Realization of Backward Retrieval in a Stark-modulated Spin-wave Quantum Memory

TL;DR

This paper demonstrates the first experimental backward retrieval in a Stark-modulated spin-wave quantum memory, achieving high fidelity and highlighting potential for efficiency improvements.

Contribution

It presents the first experimental realization of backward retrieval in a Stark-echo-modulated quantum memory, showing its practical scalability and potential for higher efficiency.

Findings

Achieved conditional storage fidelities above 97%

Backward retrieval efficiency limited mainly by technical imperfections

Potential for surpassing reabsorption-limited forward-emission with improvements

Abstract

We report the first experimental realization of backward retrieval in a spin-wave quantum memory based on a Stark-echo-modulated protocol in Eu3+:Y2SiO5. By using Stark control, we preserve the full optical depth of the ensemble while suppressing coherent noise, enabling conditional storage fidelities above 97%. Our analysis shows that the present backward-retrieval efficiency is mainly limited by technical imperfections rather than by fundamental constraints.
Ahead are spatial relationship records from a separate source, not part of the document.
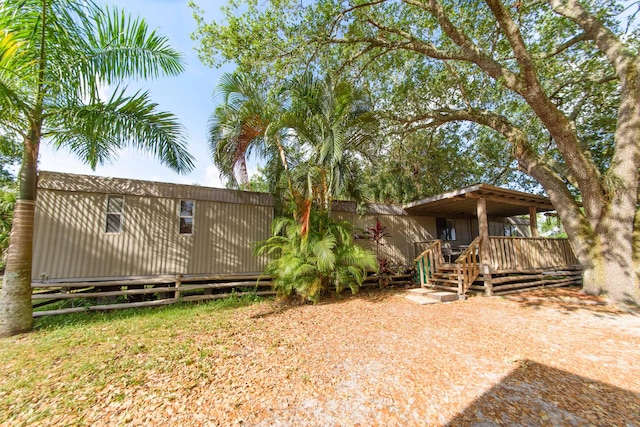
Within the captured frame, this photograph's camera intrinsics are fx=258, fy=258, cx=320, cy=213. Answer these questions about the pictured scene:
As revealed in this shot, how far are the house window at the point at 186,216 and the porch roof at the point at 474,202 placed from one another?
7.47m

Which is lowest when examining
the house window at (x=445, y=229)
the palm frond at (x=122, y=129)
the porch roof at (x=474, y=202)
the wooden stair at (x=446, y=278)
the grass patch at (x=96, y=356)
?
the grass patch at (x=96, y=356)

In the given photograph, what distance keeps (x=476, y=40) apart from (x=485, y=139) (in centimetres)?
539

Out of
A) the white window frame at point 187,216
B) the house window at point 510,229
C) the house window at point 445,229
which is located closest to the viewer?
the white window frame at point 187,216

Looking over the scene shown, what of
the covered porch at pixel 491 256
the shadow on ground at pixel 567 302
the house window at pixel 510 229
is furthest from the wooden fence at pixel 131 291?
the house window at pixel 510 229

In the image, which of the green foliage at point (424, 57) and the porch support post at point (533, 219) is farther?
the porch support post at point (533, 219)

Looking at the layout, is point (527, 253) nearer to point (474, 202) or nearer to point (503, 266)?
point (503, 266)

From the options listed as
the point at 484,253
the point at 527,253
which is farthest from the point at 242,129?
the point at 527,253

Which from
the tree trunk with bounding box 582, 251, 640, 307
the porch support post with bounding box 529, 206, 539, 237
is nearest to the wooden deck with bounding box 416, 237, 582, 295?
the porch support post with bounding box 529, 206, 539, 237

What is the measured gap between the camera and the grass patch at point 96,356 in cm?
262

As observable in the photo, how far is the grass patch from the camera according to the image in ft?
8.58

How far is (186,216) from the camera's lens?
723cm

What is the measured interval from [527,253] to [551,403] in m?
7.40

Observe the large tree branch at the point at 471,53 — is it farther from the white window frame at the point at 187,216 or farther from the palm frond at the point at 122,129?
the white window frame at the point at 187,216

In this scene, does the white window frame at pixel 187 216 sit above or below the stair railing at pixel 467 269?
above
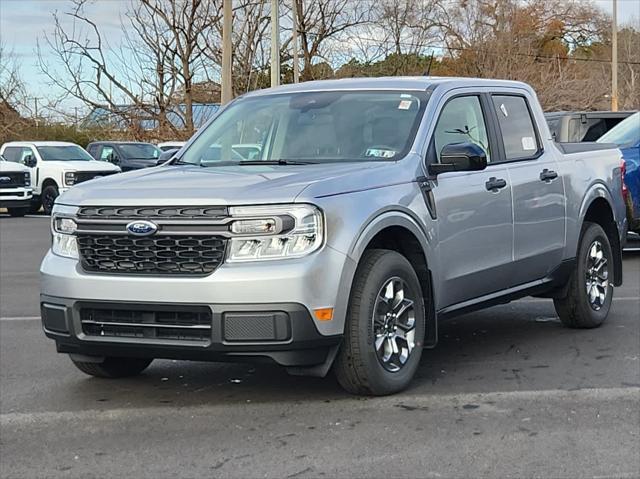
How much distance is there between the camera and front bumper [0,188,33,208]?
2456 centimetres

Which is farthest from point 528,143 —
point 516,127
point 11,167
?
point 11,167

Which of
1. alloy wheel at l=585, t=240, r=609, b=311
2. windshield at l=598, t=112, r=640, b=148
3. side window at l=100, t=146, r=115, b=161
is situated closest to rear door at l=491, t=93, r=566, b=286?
alloy wheel at l=585, t=240, r=609, b=311

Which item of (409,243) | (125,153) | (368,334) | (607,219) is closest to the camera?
(368,334)

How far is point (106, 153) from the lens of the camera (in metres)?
28.5

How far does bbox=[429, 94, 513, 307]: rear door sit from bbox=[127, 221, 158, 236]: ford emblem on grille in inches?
71.0

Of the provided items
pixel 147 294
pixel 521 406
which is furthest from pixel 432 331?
pixel 147 294

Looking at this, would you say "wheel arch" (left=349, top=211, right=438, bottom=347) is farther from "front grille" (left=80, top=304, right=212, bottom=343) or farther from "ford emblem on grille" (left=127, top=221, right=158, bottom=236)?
"ford emblem on grille" (left=127, top=221, right=158, bottom=236)

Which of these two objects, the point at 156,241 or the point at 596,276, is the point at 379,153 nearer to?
the point at 156,241

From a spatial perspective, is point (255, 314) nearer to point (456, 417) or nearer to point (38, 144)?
point (456, 417)

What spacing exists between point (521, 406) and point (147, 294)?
2153mm

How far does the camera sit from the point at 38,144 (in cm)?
2623

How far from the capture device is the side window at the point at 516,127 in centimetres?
730

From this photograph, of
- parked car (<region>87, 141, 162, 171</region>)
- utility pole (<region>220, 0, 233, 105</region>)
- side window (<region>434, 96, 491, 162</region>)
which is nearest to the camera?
side window (<region>434, 96, 491, 162</region>)

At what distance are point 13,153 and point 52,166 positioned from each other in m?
2.00
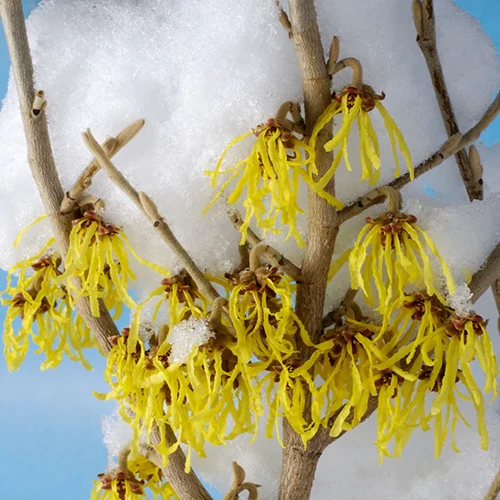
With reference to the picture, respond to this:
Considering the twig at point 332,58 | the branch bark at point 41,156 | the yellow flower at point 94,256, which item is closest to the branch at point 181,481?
the branch bark at point 41,156

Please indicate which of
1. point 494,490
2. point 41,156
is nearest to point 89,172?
point 41,156

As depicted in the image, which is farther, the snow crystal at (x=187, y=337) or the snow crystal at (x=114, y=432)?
the snow crystal at (x=114, y=432)

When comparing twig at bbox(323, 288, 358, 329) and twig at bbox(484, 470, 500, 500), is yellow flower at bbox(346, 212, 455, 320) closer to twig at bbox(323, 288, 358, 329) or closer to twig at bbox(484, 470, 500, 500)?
twig at bbox(323, 288, 358, 329)

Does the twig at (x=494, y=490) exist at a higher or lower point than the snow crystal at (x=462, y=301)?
lower

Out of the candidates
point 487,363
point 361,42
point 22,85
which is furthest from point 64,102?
point 487,363

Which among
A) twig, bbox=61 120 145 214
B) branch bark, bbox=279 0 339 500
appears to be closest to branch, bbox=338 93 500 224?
branch bark, bbox=279 0 339 500

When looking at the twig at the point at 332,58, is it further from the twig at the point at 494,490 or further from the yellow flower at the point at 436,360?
the twig at the point at 494,490

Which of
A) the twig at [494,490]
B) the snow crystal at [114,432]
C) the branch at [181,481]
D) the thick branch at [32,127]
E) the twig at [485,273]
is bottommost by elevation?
the twig at [494,490]

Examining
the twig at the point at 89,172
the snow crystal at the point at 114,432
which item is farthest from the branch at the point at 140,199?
the snow crystal at the point at 114,432
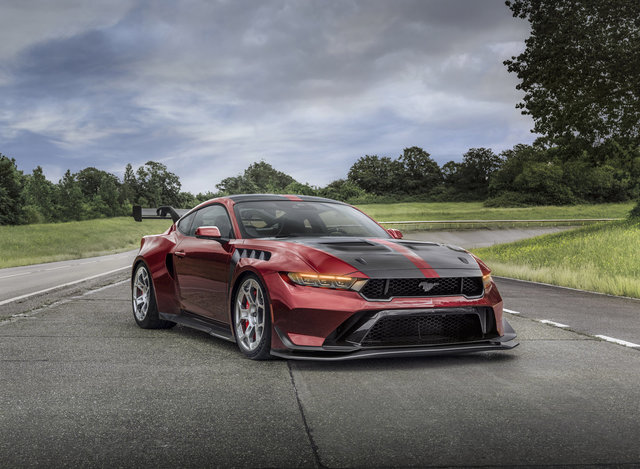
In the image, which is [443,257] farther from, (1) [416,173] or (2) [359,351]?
(1) [416,173]

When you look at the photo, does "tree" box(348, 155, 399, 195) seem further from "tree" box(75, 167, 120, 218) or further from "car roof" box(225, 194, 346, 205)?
"car roof" box(225, 194, 346, 205)

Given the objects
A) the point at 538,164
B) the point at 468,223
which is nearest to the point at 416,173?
the point at 538,164

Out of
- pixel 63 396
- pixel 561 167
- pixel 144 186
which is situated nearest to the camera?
pixel 63 396

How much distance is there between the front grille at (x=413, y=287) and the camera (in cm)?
576

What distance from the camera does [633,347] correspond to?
23.9 feet

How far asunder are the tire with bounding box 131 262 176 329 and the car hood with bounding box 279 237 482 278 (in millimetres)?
2518

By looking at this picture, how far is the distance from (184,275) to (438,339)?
2.80 metres

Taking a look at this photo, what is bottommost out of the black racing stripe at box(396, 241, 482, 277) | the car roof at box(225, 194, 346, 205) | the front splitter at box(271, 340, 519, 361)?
the front splitter at box(271, 340, 519, 361)

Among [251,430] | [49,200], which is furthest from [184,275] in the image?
[49,200]

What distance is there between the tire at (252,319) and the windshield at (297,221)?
631 mm

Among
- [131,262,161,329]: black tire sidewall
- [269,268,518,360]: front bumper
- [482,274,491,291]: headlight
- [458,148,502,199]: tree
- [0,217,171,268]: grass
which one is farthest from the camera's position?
[458,148,502,199]: tree

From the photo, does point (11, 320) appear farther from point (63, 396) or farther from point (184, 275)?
point (63, 396)

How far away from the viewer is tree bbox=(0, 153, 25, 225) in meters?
92.9

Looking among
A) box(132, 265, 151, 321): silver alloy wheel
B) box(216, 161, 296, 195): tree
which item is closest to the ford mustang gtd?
box(132, 265, 151, 321): silver alloy wheel
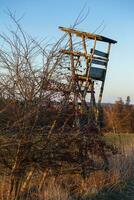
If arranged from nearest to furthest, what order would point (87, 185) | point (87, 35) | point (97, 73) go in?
point (87, 185), point (87, 35), point (97, 73)

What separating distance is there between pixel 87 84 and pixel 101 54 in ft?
3.72

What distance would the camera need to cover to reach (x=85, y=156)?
9.28 metres

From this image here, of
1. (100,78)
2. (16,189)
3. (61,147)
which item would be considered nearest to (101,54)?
Result: (100,78)

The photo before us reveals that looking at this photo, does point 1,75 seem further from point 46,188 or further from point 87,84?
point 87,84

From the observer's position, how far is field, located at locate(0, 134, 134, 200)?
8262 millimetres

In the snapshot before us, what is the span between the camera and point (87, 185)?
32.1ft

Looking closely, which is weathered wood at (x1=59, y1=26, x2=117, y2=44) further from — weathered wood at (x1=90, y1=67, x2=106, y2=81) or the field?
the field

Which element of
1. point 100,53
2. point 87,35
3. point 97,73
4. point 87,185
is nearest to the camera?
point 87,185

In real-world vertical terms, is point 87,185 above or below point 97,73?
below

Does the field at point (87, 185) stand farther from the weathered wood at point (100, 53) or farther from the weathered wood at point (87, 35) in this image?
the weathered wood at point (87, 35)

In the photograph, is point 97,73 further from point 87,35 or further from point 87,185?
point 87,185

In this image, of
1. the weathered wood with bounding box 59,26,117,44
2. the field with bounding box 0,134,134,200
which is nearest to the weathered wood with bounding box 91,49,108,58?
the weathered wood with bounding box 59,26,117,44

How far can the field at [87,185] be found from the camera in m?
8.26

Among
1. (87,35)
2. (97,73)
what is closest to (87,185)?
(97,73)
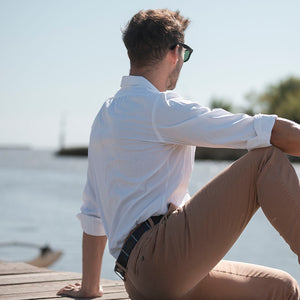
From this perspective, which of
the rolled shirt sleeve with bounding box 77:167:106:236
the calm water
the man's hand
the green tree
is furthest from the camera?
the green tree

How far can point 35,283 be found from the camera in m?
3.40

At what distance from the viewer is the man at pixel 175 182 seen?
208cm

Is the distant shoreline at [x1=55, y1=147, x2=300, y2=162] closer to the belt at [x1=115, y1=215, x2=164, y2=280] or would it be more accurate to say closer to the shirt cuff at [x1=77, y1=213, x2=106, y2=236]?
the shirt cuff at [x1=77, y1=213, x2=106, y2=236]

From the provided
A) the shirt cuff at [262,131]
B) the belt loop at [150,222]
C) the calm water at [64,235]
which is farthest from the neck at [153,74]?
the calm water at [64,235]

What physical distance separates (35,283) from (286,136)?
76.1 inches

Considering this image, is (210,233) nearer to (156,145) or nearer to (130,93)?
(156,145)

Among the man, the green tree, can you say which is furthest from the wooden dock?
the green tree

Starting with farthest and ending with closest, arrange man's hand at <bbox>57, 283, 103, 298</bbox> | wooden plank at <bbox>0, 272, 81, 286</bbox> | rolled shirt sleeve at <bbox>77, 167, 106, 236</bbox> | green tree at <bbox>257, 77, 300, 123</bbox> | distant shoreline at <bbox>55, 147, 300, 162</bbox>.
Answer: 1. green tree at <bbox>257, 77, 300, 123</bbox>
2. distant shoreline at <bbox>55, 147, 300, 162</bbox>
3. wooden plank at <bbox>0, 272, 81, 286</bbox>
4. man's hand at <bbox>57, 283, 103, 298</bbox>
5. rolled shirt sleeve at <bbox>77, 167, 106, 236</bbox>

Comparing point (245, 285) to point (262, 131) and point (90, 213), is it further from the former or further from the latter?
point (90, 213)

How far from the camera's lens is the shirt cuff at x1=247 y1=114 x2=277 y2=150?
82.6 inches

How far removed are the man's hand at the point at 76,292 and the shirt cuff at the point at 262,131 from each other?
1.36 m

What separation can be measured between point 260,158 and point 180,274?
1.72 feet

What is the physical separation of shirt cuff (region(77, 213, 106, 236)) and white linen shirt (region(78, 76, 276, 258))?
370 millimetres

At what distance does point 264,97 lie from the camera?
5750cm
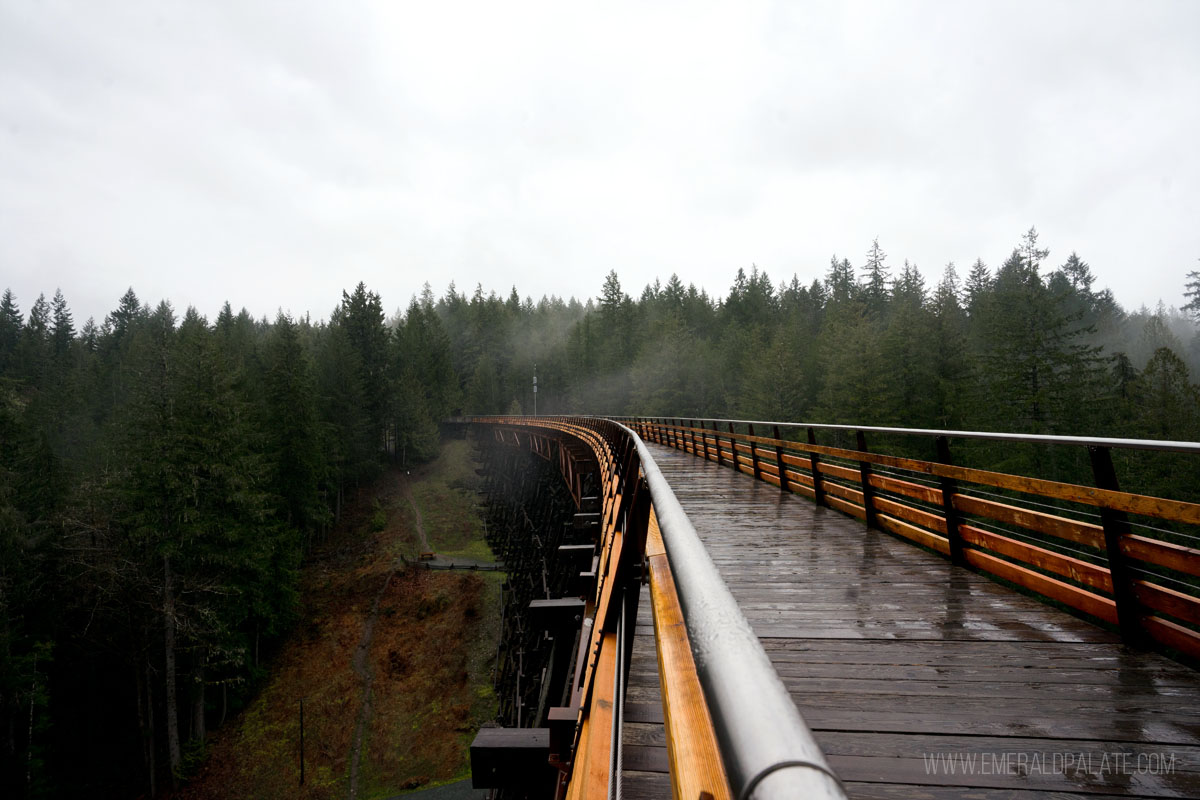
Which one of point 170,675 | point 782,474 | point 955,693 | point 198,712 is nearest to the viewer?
point 955,693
With realistic engineering improvements, backward retrieval in this protocol could move beyond the reabsorption-limited forward-emission regime. The protocol is also compatible with cavity-enhanced operation, offering an additional route toward higher efficiencies. These findings establish Stark-echo modulation as a practical and scalable route to high-efficiency, long-lived solid-state quantum memories.